◆ Exercise materials:
********************
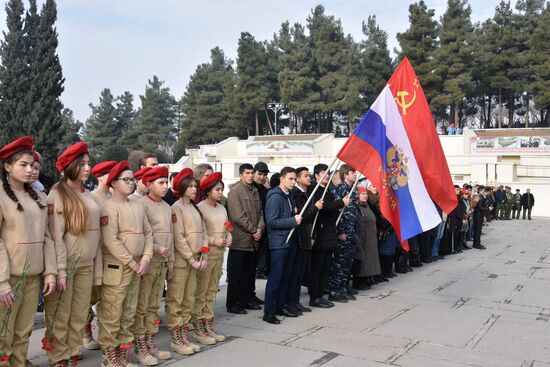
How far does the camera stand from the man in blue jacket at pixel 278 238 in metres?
6.06

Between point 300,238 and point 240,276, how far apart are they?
0.81 m

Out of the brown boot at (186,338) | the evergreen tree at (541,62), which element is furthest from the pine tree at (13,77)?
the evergreen tree at (541,62)

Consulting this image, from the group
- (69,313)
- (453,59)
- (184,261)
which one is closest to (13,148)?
(69,313)

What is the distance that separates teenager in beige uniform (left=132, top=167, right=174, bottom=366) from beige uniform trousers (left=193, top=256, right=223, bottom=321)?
20.5 inches

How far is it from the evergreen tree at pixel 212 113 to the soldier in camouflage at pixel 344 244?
178ft

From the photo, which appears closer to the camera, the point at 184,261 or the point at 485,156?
the point at 184,261

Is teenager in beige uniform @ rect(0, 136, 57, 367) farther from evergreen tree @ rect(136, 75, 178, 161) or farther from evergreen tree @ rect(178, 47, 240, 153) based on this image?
evergreen tree @ rect(136, 75, 178, 161)

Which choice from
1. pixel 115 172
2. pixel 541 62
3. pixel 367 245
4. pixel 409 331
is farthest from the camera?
pixel 541 62

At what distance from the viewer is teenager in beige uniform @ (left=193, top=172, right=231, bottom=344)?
5.34 metres

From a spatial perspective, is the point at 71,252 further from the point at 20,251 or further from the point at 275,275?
the point at 275,275

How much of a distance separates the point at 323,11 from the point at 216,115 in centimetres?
1718

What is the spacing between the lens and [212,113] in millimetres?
64188

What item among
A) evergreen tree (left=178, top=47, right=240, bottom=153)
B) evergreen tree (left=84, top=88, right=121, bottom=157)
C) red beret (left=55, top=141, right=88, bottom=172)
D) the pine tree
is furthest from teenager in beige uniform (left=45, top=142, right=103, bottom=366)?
evergreen tree (left=84, top=88, right=121, bottom=157)

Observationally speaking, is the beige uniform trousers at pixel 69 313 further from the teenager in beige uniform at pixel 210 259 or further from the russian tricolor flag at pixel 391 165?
the russian tricolor flag at pixel 391 165
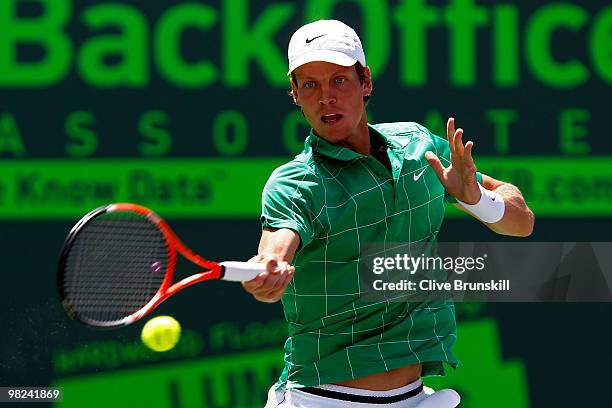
********************
Locate every line in the records above that contains the string "separates", treating uppercase and lowercase as distinct, and copy each such line.

What is the distance that separates teenager in beige uniform (left=132, top=167, right=174, bottom=366) from beige uniform trousers (left=193, top=256, right=223, bottom=321)?
How much of a distance separates the point at 323,11 from the point at 216,115 in centimetres?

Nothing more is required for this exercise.